> **THE DATA**:
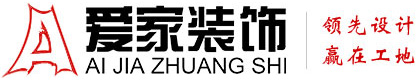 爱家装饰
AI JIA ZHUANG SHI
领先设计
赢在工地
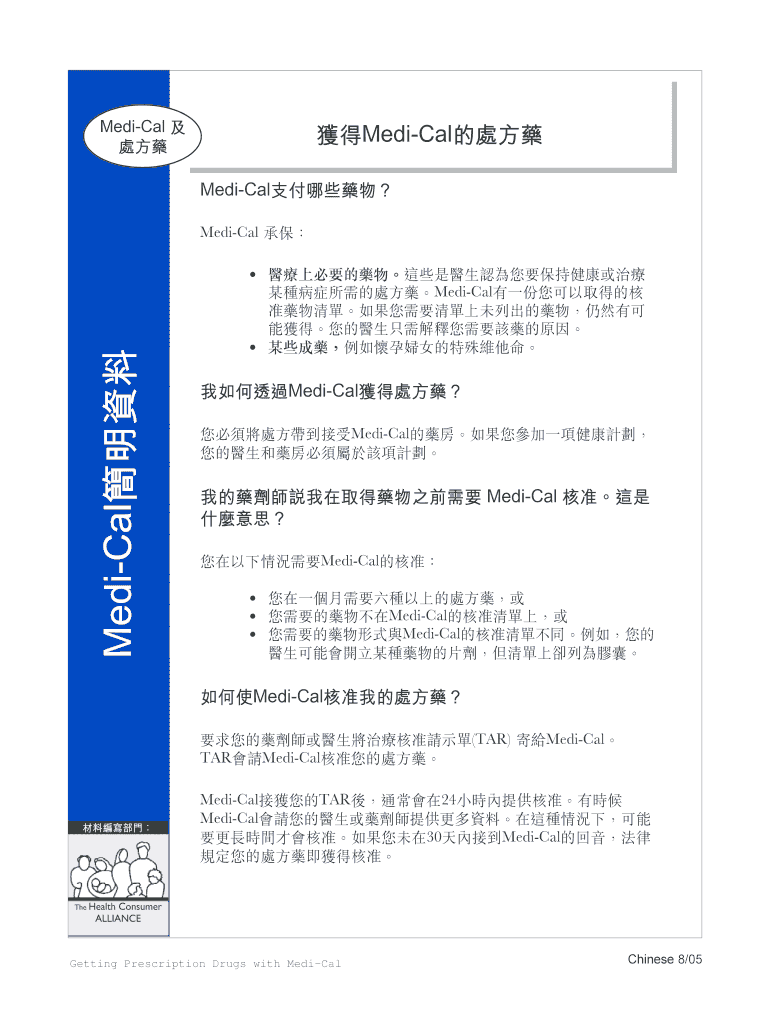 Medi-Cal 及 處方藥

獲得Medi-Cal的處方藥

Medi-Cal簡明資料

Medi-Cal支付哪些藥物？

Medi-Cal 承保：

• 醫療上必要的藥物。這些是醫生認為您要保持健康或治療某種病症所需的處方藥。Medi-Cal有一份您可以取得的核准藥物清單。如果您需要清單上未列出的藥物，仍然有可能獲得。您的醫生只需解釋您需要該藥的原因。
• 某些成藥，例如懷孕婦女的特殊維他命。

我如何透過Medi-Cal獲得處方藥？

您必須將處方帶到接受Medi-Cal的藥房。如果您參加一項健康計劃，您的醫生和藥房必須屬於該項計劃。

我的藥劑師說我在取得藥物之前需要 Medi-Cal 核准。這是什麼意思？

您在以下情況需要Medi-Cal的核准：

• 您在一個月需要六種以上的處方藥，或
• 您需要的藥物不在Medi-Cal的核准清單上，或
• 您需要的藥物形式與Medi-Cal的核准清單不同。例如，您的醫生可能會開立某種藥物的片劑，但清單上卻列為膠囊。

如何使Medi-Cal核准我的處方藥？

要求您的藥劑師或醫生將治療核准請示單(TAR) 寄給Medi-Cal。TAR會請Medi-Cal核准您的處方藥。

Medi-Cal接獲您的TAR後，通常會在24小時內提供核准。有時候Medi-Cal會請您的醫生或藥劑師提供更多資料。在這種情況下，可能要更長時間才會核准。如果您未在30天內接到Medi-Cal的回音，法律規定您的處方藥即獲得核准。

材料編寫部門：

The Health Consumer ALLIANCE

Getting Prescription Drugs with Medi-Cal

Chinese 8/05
==
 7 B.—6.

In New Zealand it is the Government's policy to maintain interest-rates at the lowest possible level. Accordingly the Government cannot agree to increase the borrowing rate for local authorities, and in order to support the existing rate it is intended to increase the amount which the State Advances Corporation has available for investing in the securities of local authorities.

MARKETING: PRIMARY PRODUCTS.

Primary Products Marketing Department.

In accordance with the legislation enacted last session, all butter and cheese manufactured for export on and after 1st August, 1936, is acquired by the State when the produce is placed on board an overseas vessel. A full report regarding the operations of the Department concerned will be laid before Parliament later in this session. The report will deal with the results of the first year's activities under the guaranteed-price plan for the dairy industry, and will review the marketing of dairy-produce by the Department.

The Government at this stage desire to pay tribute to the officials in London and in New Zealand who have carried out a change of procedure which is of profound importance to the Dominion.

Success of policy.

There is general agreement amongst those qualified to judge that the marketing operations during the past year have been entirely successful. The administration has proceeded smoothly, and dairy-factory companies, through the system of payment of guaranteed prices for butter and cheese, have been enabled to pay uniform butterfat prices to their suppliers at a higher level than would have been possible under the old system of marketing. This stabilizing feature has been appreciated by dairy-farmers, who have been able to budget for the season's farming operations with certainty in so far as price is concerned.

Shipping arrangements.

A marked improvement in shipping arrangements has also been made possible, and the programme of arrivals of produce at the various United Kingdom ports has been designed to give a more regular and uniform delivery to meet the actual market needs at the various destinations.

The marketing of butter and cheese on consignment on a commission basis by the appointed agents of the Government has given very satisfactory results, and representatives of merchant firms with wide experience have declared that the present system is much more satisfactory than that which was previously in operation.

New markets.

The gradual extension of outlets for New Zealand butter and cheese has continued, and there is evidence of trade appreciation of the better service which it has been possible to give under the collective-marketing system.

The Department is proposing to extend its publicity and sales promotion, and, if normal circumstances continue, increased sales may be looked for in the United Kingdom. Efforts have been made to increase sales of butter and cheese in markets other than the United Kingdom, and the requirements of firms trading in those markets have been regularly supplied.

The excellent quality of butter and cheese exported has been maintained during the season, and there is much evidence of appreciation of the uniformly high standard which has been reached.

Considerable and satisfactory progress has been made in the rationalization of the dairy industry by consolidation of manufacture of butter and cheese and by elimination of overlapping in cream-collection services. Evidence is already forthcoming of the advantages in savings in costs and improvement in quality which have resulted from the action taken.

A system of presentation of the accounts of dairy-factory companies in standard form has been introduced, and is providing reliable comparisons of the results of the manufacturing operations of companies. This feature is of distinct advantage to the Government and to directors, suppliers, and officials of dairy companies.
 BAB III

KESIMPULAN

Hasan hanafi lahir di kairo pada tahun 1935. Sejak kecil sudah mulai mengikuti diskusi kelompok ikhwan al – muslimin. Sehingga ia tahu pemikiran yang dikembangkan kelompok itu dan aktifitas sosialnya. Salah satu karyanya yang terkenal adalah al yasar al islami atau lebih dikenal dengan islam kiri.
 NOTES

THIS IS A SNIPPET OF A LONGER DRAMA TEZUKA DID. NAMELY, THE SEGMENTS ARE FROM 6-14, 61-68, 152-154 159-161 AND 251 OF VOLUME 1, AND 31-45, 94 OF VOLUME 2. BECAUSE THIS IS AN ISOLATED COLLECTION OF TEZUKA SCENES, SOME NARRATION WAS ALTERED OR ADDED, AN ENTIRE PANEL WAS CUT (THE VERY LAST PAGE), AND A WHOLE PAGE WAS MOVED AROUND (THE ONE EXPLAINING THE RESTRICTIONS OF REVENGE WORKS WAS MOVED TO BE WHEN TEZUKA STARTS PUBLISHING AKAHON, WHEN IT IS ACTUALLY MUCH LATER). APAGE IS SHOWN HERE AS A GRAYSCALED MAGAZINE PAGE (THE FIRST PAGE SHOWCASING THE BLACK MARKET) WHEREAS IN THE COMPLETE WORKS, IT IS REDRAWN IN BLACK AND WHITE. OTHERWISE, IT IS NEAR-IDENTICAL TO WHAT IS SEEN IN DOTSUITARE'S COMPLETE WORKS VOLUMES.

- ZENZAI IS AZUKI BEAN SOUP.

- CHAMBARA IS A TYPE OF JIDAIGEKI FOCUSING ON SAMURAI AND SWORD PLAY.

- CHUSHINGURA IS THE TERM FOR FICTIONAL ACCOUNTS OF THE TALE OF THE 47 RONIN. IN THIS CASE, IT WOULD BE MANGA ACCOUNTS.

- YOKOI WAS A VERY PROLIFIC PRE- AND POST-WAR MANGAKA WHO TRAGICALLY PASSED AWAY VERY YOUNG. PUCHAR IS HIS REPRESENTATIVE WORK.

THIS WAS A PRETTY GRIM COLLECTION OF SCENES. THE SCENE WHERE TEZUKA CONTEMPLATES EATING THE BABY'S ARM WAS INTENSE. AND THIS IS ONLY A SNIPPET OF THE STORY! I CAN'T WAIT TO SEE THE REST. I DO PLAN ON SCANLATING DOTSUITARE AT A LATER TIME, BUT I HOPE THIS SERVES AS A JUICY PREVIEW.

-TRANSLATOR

> **WORK TASK**:
Please copy out each line of the material that holds the string "made".

> **WRITTEN SOLUTION**:
A marked improvement in shipping arrangements has also been made possible, and the programme of arrivals of produce at the various United Kingdom ports has been designed to give a more regular and uniform delivery to meet the actual market needs at the various destinations.
The Department is proposing to extend its publicity and sales promotion, and, if normal circumstances continue, increased sales may be looked for in the United Kingdom. Efforts have been made to increase sales of butter and cheese in markets other than the United Kingdom, and the requirements of firms trading in those markets have been regularly supplied.
Considerable and satisfactory progress has been made in the rationalization of the dairy industry by consolidation of manufacture of butter and cheese and by elimination of overlapping in cream-collection services. Evidence is already forthcoming of the advantages in savings in costs and improvement in quality which have resulted from the action taken.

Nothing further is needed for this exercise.